_TRY IT_.
In the book review, rewrite everything from "If Heloise was" down to "for number three.", changing "Heloise" to "Heloise Chancey".

======== READING TEXT

If Heloise was wonderful then so was her mother, on her quest to recover what was stolen from her. You could see where Heloise got her bravery and determination from and I loved the separate story Tjia created for her that ran seamlessly alongside that of Heloise.

The settings of Paris and London were vividly portrayed, the simmering dangers lingered in the dark back streets that gave the novel a brooding, tense feel.

Characters were never whom they seemed, as Heloise pitted herself against their manipulative ways , having to use her intelligence and ingenuity to outwit and hopefully succeed against their dangerous intentions.

Once again Tijia has written a fabulous, dark and engrossing historical thriller and I cannot wait for number three.

I would like to thank Legend Press for a copy of the Death Of Me to read and review and to Lucy Chamberlain for inviting My Bookish Blogspot to participate in the blogtour.

About the author


M.J. is a Brisbane-based writer. She has been shortlisted for the Josephine Ulrick Short Story Prize and the Luke Bitmead Bursary (UK), and longlisted for the ABR Elizabeth Jolley Short Story Prize and CWA (UK) dagger awards. Her work has appeared in RexPeril and Shibboleth and Other Stories.

She is the author of She Be Damned: A Heloise Chancey Mystery, (2017) with the sequel to follow in 2018.

================
======== INFORMATION PROVIDED

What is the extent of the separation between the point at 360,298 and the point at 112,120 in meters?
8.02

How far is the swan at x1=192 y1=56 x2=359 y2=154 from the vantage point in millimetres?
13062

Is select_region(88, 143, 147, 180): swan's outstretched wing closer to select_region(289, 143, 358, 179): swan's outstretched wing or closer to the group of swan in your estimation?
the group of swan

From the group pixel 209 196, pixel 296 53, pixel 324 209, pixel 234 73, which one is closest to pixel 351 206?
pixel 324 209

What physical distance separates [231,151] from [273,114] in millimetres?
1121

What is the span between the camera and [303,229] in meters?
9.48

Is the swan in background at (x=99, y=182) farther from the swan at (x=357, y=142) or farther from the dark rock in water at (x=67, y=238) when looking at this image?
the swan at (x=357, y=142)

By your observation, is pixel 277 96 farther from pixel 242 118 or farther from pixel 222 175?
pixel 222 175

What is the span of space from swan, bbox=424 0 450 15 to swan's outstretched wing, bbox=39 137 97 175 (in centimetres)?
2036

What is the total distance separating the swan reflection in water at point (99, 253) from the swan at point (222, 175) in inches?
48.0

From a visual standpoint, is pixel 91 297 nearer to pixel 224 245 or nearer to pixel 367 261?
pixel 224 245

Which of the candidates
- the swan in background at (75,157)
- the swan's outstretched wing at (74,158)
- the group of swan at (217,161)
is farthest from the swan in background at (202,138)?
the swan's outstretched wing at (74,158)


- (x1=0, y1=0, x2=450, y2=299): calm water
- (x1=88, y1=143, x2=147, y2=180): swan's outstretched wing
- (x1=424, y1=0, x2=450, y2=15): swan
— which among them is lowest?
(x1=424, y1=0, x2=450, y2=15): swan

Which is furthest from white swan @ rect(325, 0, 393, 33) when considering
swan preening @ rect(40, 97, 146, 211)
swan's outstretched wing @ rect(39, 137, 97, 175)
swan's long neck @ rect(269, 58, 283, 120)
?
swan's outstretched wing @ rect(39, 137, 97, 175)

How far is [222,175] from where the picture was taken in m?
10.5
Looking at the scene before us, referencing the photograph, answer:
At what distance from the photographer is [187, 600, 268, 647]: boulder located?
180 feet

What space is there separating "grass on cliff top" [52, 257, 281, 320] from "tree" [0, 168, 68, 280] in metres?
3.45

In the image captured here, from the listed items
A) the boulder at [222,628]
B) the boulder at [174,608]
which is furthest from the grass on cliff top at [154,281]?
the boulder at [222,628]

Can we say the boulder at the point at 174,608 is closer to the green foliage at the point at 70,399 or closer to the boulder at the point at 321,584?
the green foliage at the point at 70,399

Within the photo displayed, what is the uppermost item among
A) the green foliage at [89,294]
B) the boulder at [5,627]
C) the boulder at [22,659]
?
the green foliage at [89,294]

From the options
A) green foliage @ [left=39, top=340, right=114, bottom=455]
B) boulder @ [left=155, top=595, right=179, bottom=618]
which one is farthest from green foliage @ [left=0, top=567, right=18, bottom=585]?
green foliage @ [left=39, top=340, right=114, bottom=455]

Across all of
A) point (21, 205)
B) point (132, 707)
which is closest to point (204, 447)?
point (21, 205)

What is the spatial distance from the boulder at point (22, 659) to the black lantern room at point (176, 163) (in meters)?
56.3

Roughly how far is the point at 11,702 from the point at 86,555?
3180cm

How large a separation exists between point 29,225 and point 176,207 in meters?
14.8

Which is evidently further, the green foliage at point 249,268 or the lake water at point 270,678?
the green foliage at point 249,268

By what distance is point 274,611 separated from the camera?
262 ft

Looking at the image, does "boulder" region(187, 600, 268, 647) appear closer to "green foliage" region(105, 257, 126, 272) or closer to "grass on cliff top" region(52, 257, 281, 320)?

================
======== INFORMATION PROVIDED

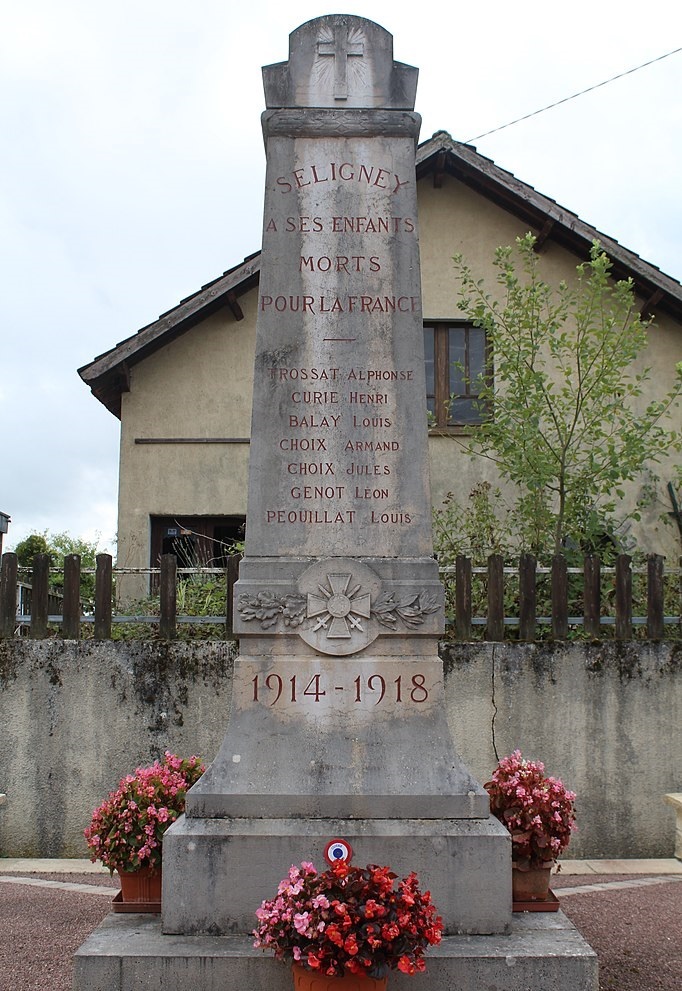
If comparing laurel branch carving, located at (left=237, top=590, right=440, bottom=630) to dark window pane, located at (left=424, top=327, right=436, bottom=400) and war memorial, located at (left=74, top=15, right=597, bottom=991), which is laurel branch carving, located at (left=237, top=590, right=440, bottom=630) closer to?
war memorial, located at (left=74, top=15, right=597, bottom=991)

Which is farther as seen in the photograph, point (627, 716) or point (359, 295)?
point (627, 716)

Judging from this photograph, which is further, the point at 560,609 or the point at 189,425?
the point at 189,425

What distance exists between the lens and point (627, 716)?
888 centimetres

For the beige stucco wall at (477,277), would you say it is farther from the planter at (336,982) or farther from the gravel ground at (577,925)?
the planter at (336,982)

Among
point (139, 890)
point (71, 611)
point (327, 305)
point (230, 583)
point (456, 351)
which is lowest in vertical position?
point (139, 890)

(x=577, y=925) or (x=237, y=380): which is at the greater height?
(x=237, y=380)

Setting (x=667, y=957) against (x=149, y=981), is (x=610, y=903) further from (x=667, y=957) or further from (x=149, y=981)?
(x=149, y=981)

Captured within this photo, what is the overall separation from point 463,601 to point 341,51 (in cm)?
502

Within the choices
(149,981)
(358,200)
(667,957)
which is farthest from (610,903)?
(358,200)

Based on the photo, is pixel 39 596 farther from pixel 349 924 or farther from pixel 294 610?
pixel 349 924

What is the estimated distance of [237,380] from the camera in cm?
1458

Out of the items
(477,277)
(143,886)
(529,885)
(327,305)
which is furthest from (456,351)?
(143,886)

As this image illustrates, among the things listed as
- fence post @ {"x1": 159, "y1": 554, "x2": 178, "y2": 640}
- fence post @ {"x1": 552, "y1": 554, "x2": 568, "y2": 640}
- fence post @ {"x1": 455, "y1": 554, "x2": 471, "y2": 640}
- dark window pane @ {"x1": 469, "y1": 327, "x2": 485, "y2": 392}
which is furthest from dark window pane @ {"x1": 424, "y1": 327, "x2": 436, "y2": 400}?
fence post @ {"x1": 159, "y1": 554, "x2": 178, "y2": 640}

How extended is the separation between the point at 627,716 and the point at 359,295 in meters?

================

_WRITTEN SOLUTION_.
If Heloise Chancey was wonderful then so was her mother, on her quest to recover what was stolen from her. You could see where Heloise Chancey got her bravery and determination from and I loved the separate story Tjia created for her that ran seamlessly alongside that of Heloise Chancey.

The settings of Paris and London were vividly portrayed, the simmering dangers lingered in the dark back streets that gave the novel a brooding, tense feel.

Characters were never whom they seemed, as Heloise Chancey pitted herself against their manipulative ways , having to use her intelligence and ingenuity to outwit and hopefully succeed against their dangerous intentions.

Once again Tijia has written a fabulous, dark and engrossing historical thriller and I cannot wait for number three.